* Start *
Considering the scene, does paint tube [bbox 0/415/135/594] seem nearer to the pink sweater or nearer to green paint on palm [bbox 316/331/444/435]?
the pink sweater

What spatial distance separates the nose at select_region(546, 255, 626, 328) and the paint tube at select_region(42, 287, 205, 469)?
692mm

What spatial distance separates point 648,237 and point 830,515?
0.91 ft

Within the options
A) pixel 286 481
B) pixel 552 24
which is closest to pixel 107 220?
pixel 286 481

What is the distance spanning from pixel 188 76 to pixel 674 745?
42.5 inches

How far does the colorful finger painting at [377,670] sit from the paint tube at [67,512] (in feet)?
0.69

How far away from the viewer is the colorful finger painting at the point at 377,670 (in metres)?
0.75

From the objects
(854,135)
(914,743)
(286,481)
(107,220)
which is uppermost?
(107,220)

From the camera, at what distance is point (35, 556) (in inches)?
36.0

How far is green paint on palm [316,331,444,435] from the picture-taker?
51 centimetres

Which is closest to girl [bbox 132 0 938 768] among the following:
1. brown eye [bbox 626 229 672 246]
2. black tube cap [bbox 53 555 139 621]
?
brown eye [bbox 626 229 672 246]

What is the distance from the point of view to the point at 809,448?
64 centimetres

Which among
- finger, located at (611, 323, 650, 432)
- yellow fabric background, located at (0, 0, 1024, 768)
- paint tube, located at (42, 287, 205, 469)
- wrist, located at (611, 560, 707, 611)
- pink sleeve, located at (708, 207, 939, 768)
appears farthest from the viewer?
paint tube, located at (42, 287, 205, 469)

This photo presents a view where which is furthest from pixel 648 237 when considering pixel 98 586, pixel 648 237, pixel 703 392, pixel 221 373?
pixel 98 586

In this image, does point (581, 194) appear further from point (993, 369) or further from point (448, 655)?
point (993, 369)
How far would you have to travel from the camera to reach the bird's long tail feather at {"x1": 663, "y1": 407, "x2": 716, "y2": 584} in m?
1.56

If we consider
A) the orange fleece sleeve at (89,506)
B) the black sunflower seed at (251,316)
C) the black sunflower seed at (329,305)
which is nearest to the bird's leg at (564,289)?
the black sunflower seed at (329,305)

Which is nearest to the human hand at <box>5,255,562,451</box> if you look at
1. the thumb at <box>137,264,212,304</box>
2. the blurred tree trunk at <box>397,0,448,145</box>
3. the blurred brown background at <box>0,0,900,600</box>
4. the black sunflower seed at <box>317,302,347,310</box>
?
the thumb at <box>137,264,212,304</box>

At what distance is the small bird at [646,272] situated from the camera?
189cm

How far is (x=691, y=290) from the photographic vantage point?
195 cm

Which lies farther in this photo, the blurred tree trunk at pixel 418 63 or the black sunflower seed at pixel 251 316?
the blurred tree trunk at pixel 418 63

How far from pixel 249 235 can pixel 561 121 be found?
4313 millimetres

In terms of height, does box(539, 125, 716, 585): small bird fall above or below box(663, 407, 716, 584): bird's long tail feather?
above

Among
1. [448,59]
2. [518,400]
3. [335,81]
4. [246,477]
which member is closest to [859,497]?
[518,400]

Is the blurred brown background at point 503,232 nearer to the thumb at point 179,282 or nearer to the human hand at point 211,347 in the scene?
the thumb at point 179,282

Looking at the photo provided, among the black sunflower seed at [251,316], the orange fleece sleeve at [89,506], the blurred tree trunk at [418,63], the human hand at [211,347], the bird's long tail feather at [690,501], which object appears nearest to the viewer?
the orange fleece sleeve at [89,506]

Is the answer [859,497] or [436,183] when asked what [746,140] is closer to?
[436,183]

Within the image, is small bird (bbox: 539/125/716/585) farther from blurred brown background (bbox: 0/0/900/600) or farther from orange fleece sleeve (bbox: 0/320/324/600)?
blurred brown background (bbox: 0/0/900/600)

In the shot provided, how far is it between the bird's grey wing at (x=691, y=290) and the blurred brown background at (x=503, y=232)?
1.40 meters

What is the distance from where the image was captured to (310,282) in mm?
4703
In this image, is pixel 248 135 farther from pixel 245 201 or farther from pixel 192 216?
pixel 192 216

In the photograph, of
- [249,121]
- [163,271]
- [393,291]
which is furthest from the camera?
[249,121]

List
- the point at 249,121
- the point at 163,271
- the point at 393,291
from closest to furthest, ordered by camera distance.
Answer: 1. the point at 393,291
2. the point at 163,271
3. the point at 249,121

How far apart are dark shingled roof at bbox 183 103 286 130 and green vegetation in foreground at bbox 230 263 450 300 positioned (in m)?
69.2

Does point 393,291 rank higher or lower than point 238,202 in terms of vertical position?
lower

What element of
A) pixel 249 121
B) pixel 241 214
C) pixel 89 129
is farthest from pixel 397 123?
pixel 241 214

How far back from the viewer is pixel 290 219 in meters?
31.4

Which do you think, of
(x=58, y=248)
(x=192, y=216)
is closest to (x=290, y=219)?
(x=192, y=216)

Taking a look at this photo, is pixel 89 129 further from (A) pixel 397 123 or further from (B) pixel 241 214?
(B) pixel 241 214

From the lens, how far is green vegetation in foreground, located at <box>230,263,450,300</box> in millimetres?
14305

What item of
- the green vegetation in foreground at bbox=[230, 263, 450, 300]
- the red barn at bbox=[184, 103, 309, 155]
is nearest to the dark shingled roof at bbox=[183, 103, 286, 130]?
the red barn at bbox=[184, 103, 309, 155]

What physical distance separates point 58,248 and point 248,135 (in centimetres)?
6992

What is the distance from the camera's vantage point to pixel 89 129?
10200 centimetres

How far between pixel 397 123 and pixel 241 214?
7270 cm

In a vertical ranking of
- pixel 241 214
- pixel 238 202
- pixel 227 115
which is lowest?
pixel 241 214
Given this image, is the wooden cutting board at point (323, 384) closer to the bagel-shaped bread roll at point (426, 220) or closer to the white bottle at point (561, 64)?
* End *
:: Exercise goal ::
Set down the listing in full, keeping every word exactly as it is.

:: Written answer ::
Considering the scene, does paint tube [bbox 0/415/135/594] seem nearer to the pink sweater or nearer to green paint on palm [bbox 316/331/444/435]?
the pink sweater

What spatial distance separates the nose at select_region(546, 255, 626, 328) and the paint tube at select_region(42, 287, 205, 469)?
692mm

What spatial distance separates point 648,237 and point 830,515?
0.91 ft

Within the options
A) pixel 286 481
B) pixel 552 24
which is closest to pixel 107 220?
pixel 286 481

What is the distance spanning from pixel 188 76 to pixel 674 745?
42.5 inches

How far does the colorful finger painting at [377,670] sit from the paint tube at [67,512] (in feet)?
0.69

How far away from the viewer is the colorful finger painting at the point at 377,670 (in metres)?
0.75

From the objects
(854,135)
(914,743)
(286,481)
(107,220)
which is uppermost?
(107,220)

From the camera, at what distance is point (35, 556) (in inches)?
36.0

How far is green paint on palm [316,331,444,435] from the picture-taker?
51 centimetres

Which is closest to girl [bbox 132 0 938 768] among the following:
1. brown eye [bbox 626 229 672 246]
2. black tube cap [bbox 53 555 139 621]
?
brown eye [bbox 626 229 672 246]

What is the distance from the point of view to the point at 809,448?
64 centimetres

Which among
- finger, located at (611, 323, 650, 432)
- yellow fabric background, located at (0, 0, 1024, 768)
- paint tube, located at (42, 287, 205, 469)
- wrist, located at (611, 560, 707, 611)
- pink sleeve, located at (708, 207, 939, 768)
appears farthest from the viewer?
paint tube, located at (42, 287, 205, 469)

This photo presents a view where which is furthest from pixel 648 237 when considering pixel 98 586, pixel 648 237, pixel 703 392, pixel 221 373?
pixel 98 586

In this image, does point (581, 194) appear further from point (993, 369) or further from point (448, 655)?
point (993, 369)
How far would you have to travel from the camera to reach the bird's long tail feather at {"x1": 663, "y1": 407, "x2": 716, "y2": 584} in m?
1.56

If we consider
A) the orange fleece sleeve at (89,506)
B) the black sunflower seed at (251,316)
C) the black sunflower seed at (329,305)
which is nearest to the bird's leg at (564,289)?
the black sunflower seed at (329,305)

Which is nearest to the human hand at <box>5,255,562,451</box> if you look at
1. the thumb at <box>137,264,212,304</box>
2. the blurred tree trunk at <box>397,0,448,145</box>
3. the blurred brown background at <box>0,0,900,600</box>
4. the black sunflower seed at <box>317,302,347,310</box>
?
the thumb at <box>137,264,212,304</box>

At what distance is the small bird at [646,272] situated from the camera?
189cm

How far is (x=691, y=290) from the photographic vantage point?
195 cm

Which lies farther in this photo, the blurred tree trunk at pixel 418 63 or the black sunflower seed at pixel 251 316?
the blurred tree trunk at pixel 418 63

How far from pixel 249 235 can pixel 561 121 be found?
4313 millimetres

In terms of height, does box(539, 125, 716, 585): small bird fall above or below box(663, 407, 716, 584): bird's long tail feather?
above

Among
1. [448,59]
2. [518,400]
3. [335,81]
4. [246,477]
which member is closest to [859,497]?
[518,400]

Is the blurred brown background at point 503,232 nearer to the thumb at point 179,282 or nearer to the human hand at point 211,347 in the scene?
the thumb at point 179,282

Looking at the photo provided, among the black sunflower seed at [251,316], the orange fleece sleeve at [89,506], the blurred tree trunk at [418,63], the human hand at [211,347], the bird's long tail feather at [690,501], which object appears nearest to the viewer?
the orange fleece sleeve at [89,506]

Is the answer [859,497] or [436,183] when asked what [746,140] is closer to?
[436,183]

Within the image, is small bird (bbox: 539/125/716/585) farther from blurred brown background (bbox: 0/0/900/600) or farther from orange fleece sleeve (bbox: 0/320/324/600)?
blurred brown background (bbox: 0/0/900/600)

In the shot provided, how far is it between the bird's grey wing at (x=691, y=290) and the blurred brown background at (x=503, y=232)?
1.40 meters

What is the distance from where the image was captured to (310,282) in mm?
4703
In this image, is pixel 248 135 farther from pixel 245 201 or farther from pixel 192 216?
pixel 192 216

In the photograph, of
- [249,121]
- [163,271]
- [393,291]
which is furthest from the camera?
[249,121]

List
- the point at 249,121
- the point at 163,271
- the point at 393,291
from closest to furthest, ordered by camera distance.
Answer: 1. the point at 393,291
2. the point at 163,271
3. the point at 249,121

How far apart are dark shingled roof at bbox 183 103 286 130 and green vegetation in foreground at bbox 230 263 450 300 positioned (in m)?
69.2

Does point 393,291 rank higher or lower than point 238,202 in terms of vertical position?
lower

What element of
A) pixel 249 121
B) pixel 241 214
C) pixel 89 129
is farthest from pixel 397 123?
pixel 241 214

How far back from the viewer is pixel 290 219 in meters?
31.4

Which do you think, of
(x=58, y=248)
(x=192, y=216)
is closest to (x=290, y=219)?
(x=192, y=216)

Taking a look at this photo, is pixel 89 129 further from (A) pixel 397 123 or further from (B) pixel 241 214?
(B) pixel 241 214

From the lens, how far is green vegetation in foreground, located at <box>230,263,450,300</box> in millimetres?
14305

What item of
- the green vegetation in foreground at bbox=[230, 263, 450, 300]
- the red barn at bbox=[184, 103, 309, 155]
is nearest to the dark shingled roof at bbox=[183, 103, 286, 130]?
the red barn at bbox=[184, 103, 309, 155]

What physical distance separates point 58,248 and point 248,135 (in centimetres)?
6992

What is the distance from the camera's vantage point to pixel 89 129?
10200 centimetres

How far between pixel 397 123 and pixel 241 214?
7270 cm

In a vertical ranking of
- pixel 241 214
- pixel 238 202
- pixel 227 115
which is lowest?
pixel 241 214
Given this image, is the wooden cutting board at point (323, 384) closer to the bagel-shaped bread roll at point (426, 220) or closer to the white bottle at point (561, 64)?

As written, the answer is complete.